7431 ZFS Channel Programs #198

cwill · 2016-09-28T00:07:42Z

Reviewed by: Matt Ahrens mahrens@delphix.com ( @ahrens )
Reviewed by: George Wilson george.wilson@delphix.com ( @grwilson )
Reviewed by: John Kennedy john.kennedy@delphix.com ( @jwk404 )
Reviewed by: Chris Williamson chris.williamson@delphix.com ( @cwill )

ZFS channel programs (ZCP) adds support for performing compound ZFS administrative actions via Lua scripts in a sandboxed environment with time and memory limits.

Upstream bugs: DLPX-39221, DLPX-40120, DLPX-44957, DLPX-46641, DLPX-46247, DLPX-46672, DLPX-47073

zettabot · 2016-09-28T00:09:11Z

Can one of the admins verify this patch?

ikozhukhov · 2016-09-28T00:14:56Z

question - if i have lua5.2 as userland package - can i use it for builds? or you import all lua5.2 sources to uts?
i'm not sure that uts with fs/zfs is good place for lua sources

ghost · 2016-09-28T00:18:06Z

Agree with Igor, probably we should do the same as we did with ficl for loader project - install the binaries with -sys postifx.

cwill · 2016-09-30T19:16:45Z

It was necessary to slightly modify the base lua 5.2.4 interpreter for a couple reasons:

the need to disable a number of printing, file io, and pcall functions
error handling changes to allow channel programs to return errors rather than panicking the kernel
limited kernel stack space
math compatibility functions since we've changed the number representation from long double to int64_t
a handful of inconsistencies in expected standard library signatures

From looking at the configuration options for the packaged Lua interpreter, unfortunately I don't think we'd be able to just use binaries from a userland package with these modifications. As such we've added the full source.
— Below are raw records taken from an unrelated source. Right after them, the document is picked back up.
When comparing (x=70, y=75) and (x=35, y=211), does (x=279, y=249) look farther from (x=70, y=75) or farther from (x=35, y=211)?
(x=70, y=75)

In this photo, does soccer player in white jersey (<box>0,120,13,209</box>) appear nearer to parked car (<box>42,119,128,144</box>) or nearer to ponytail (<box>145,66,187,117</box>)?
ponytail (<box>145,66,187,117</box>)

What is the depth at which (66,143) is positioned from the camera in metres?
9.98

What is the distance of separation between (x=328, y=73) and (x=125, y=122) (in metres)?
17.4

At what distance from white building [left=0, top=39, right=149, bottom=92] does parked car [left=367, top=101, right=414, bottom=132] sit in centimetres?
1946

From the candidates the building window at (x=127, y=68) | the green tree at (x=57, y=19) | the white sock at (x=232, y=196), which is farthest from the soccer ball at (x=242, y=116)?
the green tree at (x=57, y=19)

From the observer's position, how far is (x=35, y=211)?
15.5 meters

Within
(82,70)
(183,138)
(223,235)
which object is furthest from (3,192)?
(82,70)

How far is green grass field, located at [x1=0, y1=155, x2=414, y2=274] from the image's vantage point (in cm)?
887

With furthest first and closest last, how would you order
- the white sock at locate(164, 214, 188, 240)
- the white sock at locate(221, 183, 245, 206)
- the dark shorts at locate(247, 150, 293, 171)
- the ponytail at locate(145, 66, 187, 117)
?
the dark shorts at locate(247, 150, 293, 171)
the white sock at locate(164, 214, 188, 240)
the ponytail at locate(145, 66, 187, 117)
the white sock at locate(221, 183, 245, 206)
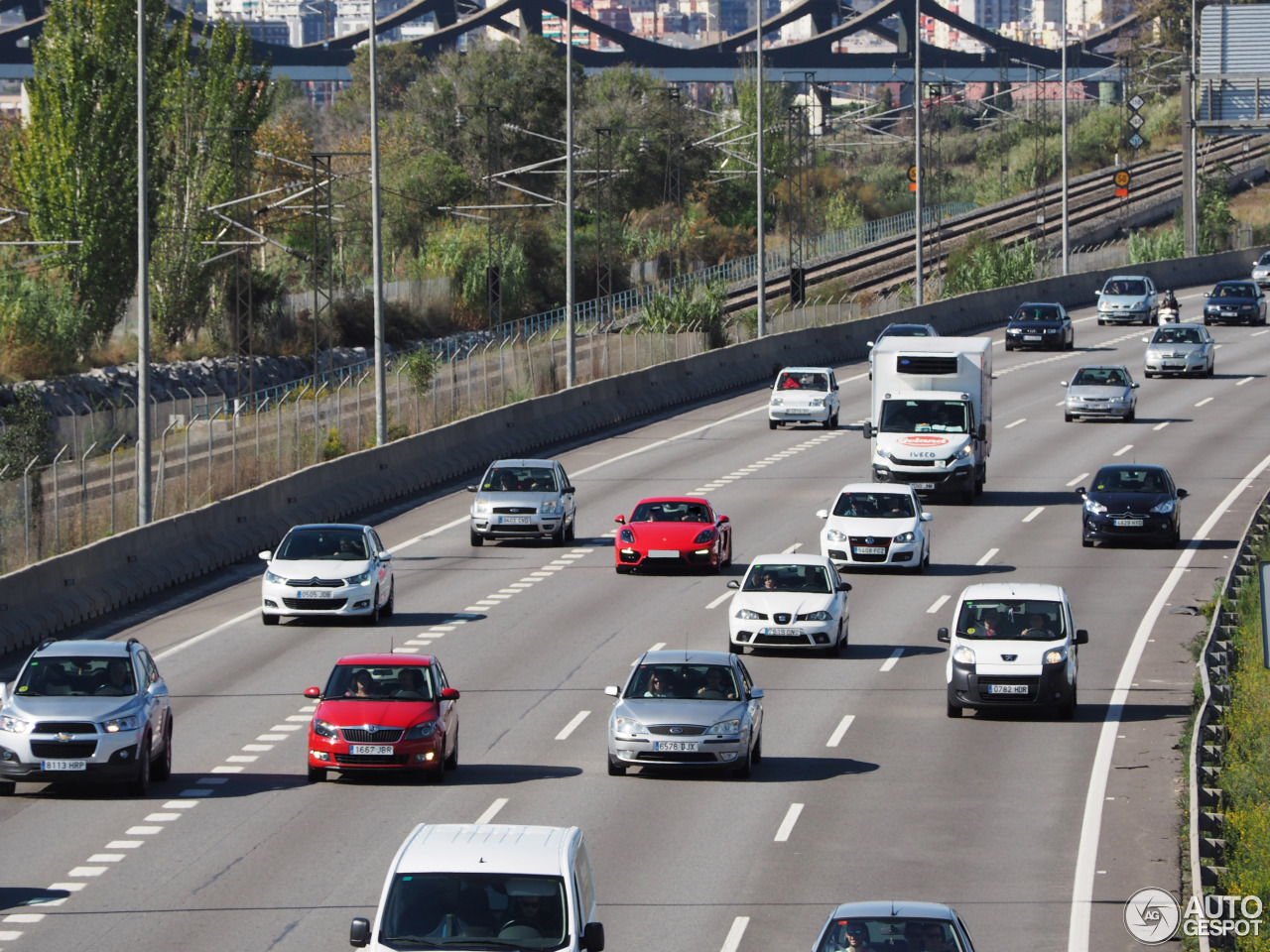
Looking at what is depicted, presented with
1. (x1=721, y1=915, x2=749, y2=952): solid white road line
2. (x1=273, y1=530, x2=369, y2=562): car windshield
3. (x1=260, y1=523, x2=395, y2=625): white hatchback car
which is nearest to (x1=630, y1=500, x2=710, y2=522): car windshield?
(x1=260, y1=523, x2=395, y2=625): white hatchback car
I'm open to suggestions if there's a better home for the interpreter code than uts/common/fs/zfs/lua, though.

For reference, here's the diff between the stock Lua 5.2.4 interpreter and the modified one we've included:
https://gist.github.com/cwill/9b71422008c8c08ff091faefdcc0bc42

ikozhukhov · 2016-09-30T19:48:12Z

i think, based on info that current modified lua is part of kernel modules builds, will be better put sources to:
uts/common/lang/lua/* - where we can save original sources structure for next updates.

-Igor

On Sep 30, 2016, at 10:16 PM, Chris Williamson notifications@github.com wrote:

It was necessary to slightly modify the base lua 5.2.4 interpreter for a couple reasons:

the need to disable a number of printing, file io, and pcall functions
error handling changes to allow channel programs to return errors rather than panicking the kernel
limited kernel stack space
math compatibility functions since we've changed the number representation from long double to int64_t
a handful of inconsistencies in expected standard library signatures
From looking at the configuration options for the packaged Lua interpreter, unfortunately I don't think we'd be able to just use binaries from a userland package. As such we've added the full source.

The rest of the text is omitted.